### WORK REQUEST
Without the images, set down each entry exactly.

### RECORDED INFORMATION

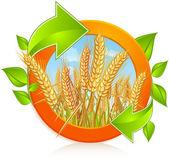 Círculo con trigo maduro — Vector de stock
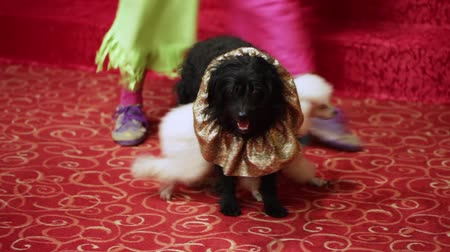 deneme : Two well-dressed dog stand on childrens birthday party Stok Video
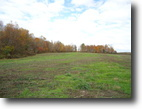 Tennessee Farm Land 628 Acres 627.50 Ac. Barnes Rd/ Birdwell Rd.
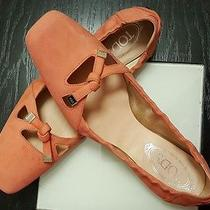 Tod's Sz 40.5 - 10.5 Auth Womens Suede Leather Ballerina Flats Shoes. Excellent  Photo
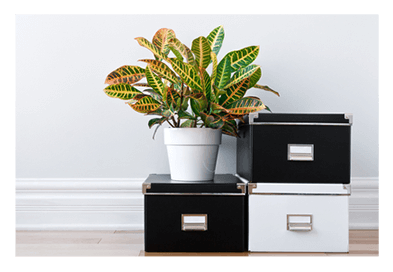plant over boxes in front of a white wall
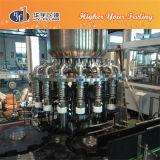 Hete het Vullen van het Sap van de Fles van het glas Machine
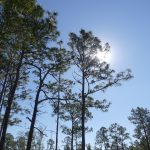 pines-at-heartwood-preserve_26767921259_o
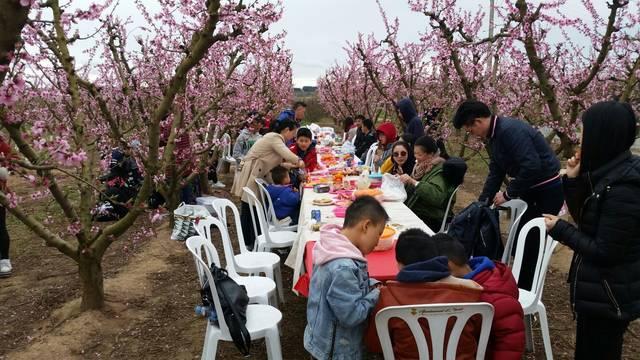 La festa del Hanami arriba a Aitona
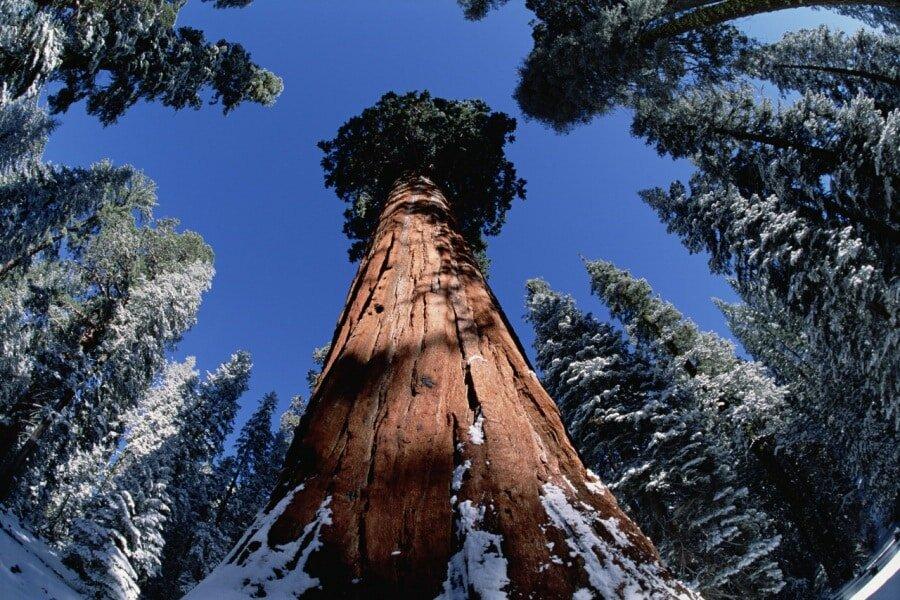 большие деревья фотографии пирожное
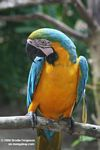 Blue-and-yellow Macaw [br_co-0029]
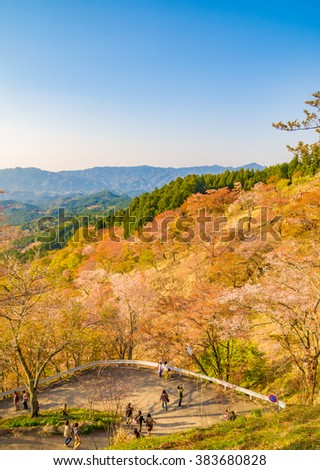 YOSHINO, JAPAN - APRIL 13: Cherry blossoms at Mt. Yoshino on April 13, 2013 in Yoshino, Japan. It was designated as part of a UNESCO World Heritage Site.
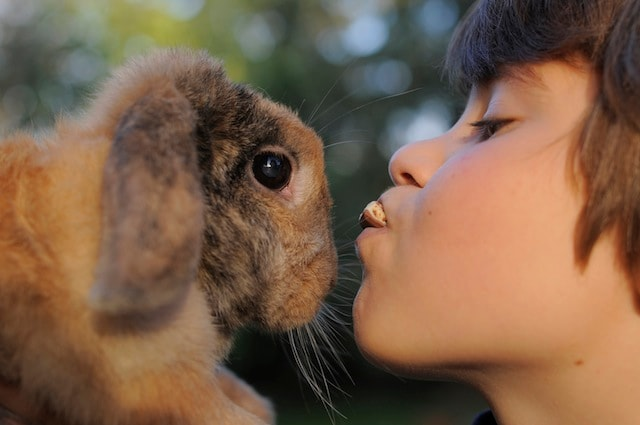 Molti bambini affetti da autismo hanno un coniglio come animali domestico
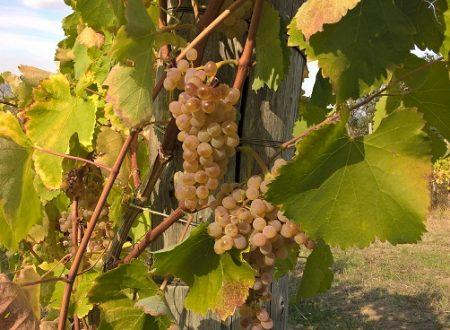 Il vino si fa anche con l'uva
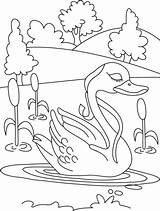 Duck Coloring Pond Pages Lonely Drawing Ducks Colouring Bestcoloringpages Animal Getdrawings Cool Kid Colour sketch template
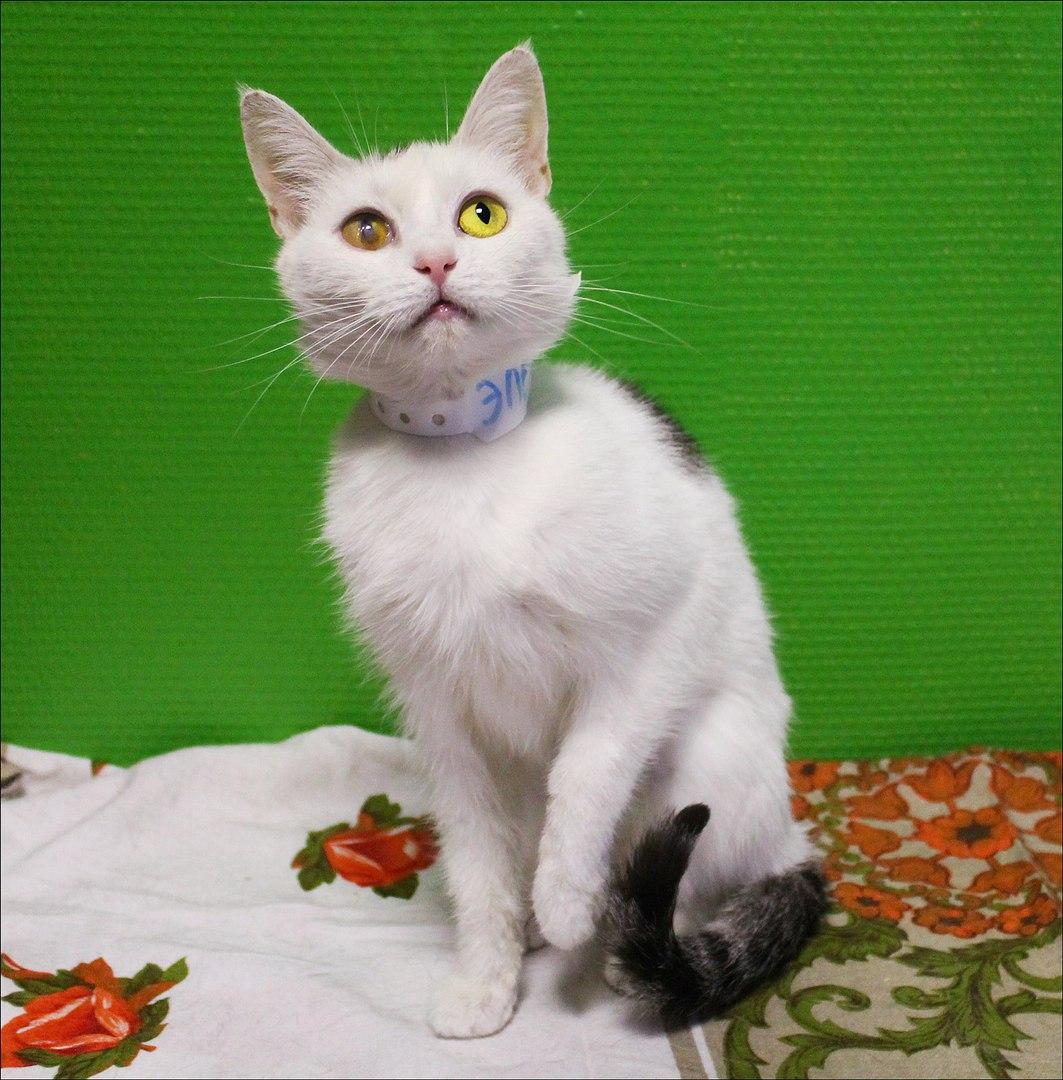 Котейка, в которой идеально всё.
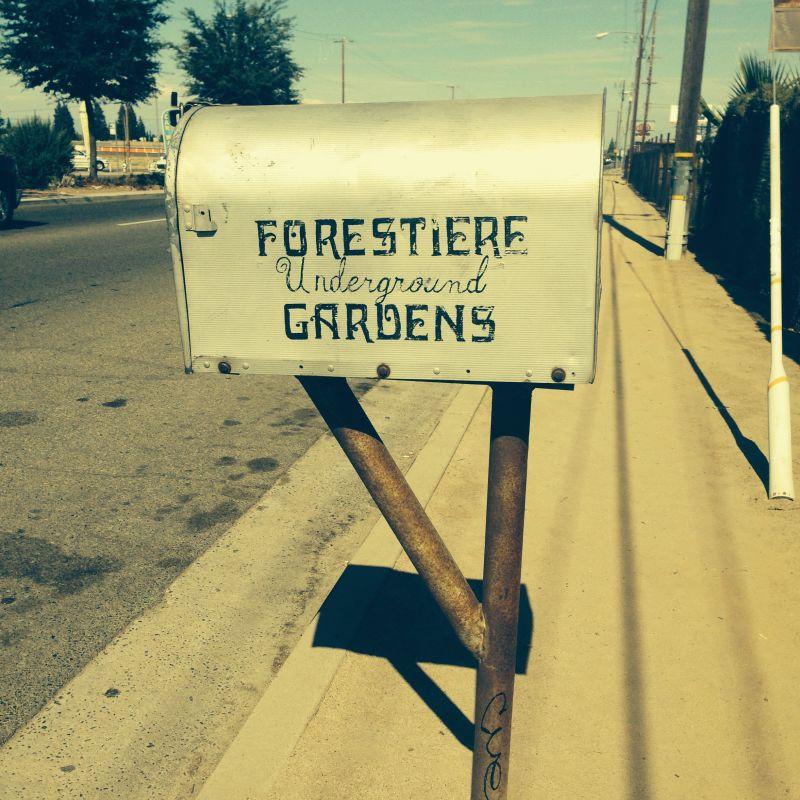 CHL #916  Forestiere Underground Gardens Mail Box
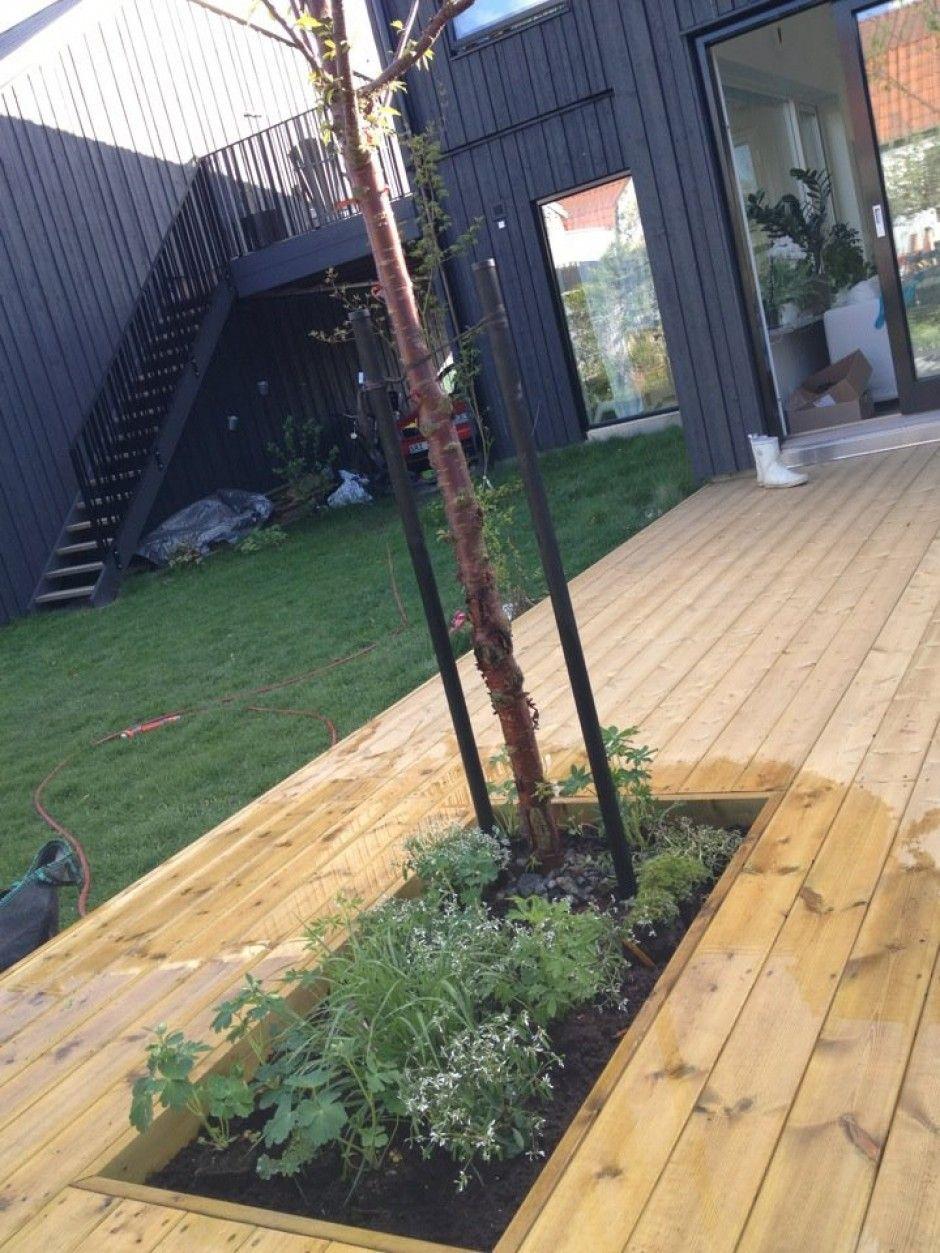 Bildresultat för bygga altan med träd Utomhus Pinterest Träd, Utomhus och Hus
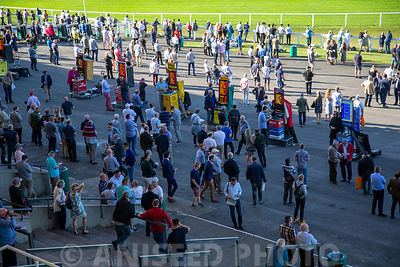 Aniseed_Photo_-_EN_Raceday_2019-206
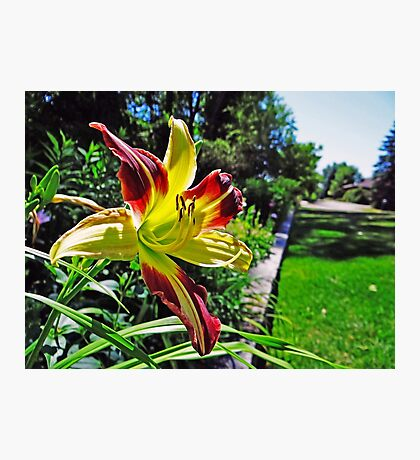 Beautiful Garden Lily Photographic Print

### RESULT OF THIS EXERCISE
 Círculo con trigo maduro — Vector de stock
 deneme : Two well-dressed dog stand on childrens birthday party Stok Video
 Tennessee Farm Land 628 Acres 627.50 Ac. Barnes Rd/ Birdwell Rd.
 Tod's Sz 40.5 - 10.5 Auth Womens Suede Leather Ballerina Flats Shoes. Excellent  Photo
plant over boxes in front of a white wall
 Hete het Vullen van het Sap van de Fles van het glas Machine
 pines-at-heartwood-preserve_26767921259_o
 La festa del Hanami arriba a Aitona
 большие деревья фотографии пирожное
 Blue-and-yellow Macaw [br_co-0029]
 YOSHINO, JAPAN - APRIL 13: Cherry blossoms at Mt. Yoshino on April 13, 2013 in Yoshino, Japan. It was designated as part of a UNESCO World Heritage Site.
 Molti bambini affetti da autismo hanno un coniglio come animali domestico
 Il vino si fa anche con l'uva
 Duck Coloring Pond Pages Lonely Drawing Ducks Colouring Bestcoloringpages Animal Getdrawings Cool Kid Colour sketch template
 Котейка, в которой идеально всё.
 CHL #916  Forestiere Underground Gardens Mail Box
 Bildresultat för bygga altan med träd Utomhus Pinterest Träd, Utomhus och Hus
 Aniseed_Photo_-_EN_Raceday_2019-206
 Beautiful Garden Lily Photographic Print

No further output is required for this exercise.